- [Your objective]:
Continue the post on coloring anime sketches with a neural network, picking up after its final sentence.

- [Quoted passage]:
I recently wanted to try deep learning so I started learning Chainer a month or two ago. As I'm learning it, I decided to experiment with coloring some anime sketches just for the fun of it.
The task of coloring sketches belongs to the supervised learning category of machine learning. And as all machine learning tasks, it is crucial to have large amounts of training data.
I used opencv to get the rough sketches from already colored images. Here's one example:
I finished gathering images of anime characters and
made the dataset (The size of the dataset is around 600,000)
Regarding the network structure, I used a network called "U-net", which has an interconnected structure of convolution and deconvolution layers. With this structure, the convolutional neural network can learn to use the semantic information after convolution as well as some less processed information before convolution. (Translator note: please check the source code and the U-net paper for details) The loss is simply the l2 loss between the generated image and the colored image.
When defining the network using chainer, I understood that generally it should be ok if each layer's output is the same as the input of the next layer, but I still found it hard to use a dataset that I gathered without any examples.
I trained for roughly one night and the result was as follows:↓
Hum. It seemed like the network is trying to tell me "I understood roughly what is the color of the skin but I don’t get the rest. How could I possibly know the color of the hair or the color of the clothes?"
Here comes the Adversarial Network to save the day. l call it the Ad-boss.
The Ad-boss learns the difference between the real image and the generated image, and tries to tell them apart from each other. If the generator network keep producing images with sepia tone and only color the skin, it will just throw the generated images back at the generator's face and tell it to work harder. (Translator: I kept thinking of those manga painters who got rejected by firms and magazines. I imagine it's not a very nice scene when manga painters are rejected in Japan…)

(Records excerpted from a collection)
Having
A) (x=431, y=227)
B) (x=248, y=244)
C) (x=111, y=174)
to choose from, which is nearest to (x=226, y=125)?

- [Response to this exercise]:
But if the Ad-boss is too harsh, the generator network will just rebel and output weird-looking paintings like the one below:
There is color but now it is hard to tell where the sketches are. You might call it a type of modern art but let's not go towards that side path just yet.
Here are the result after the adversarial network spent a while learning the difference between generated images and real images.
Let there be color!
But that's not the full power of CNN combined with Adversarial net yet. More lies ahead so keep it up.
At the first stage, I shrunk the 512x512 sketches
128x128 images and colored them. Now at the second stage, I let the generator
network color 512x512 images with some extra hints as additional layers to feed
in. (Translator: more details about the hints will be mentioned
Here are the results without adversarial network:
Pretty good right?
Not bad at all!
It seems pretty good at coloring images in the test
set but what about real sketches? I borrowed sketches from pixiv with tag
"Feel free to color it". (Since it uses CNN changes in height:width
ratio does not affect the output).
It ends without too much difficulty (Translator: the author made it sound super easy, but it's not...)
As a second thought, isn't it better that we can at
least do some part of the coloring? So I changed the input from one color
channel to four color channels, adding hints for what color to use.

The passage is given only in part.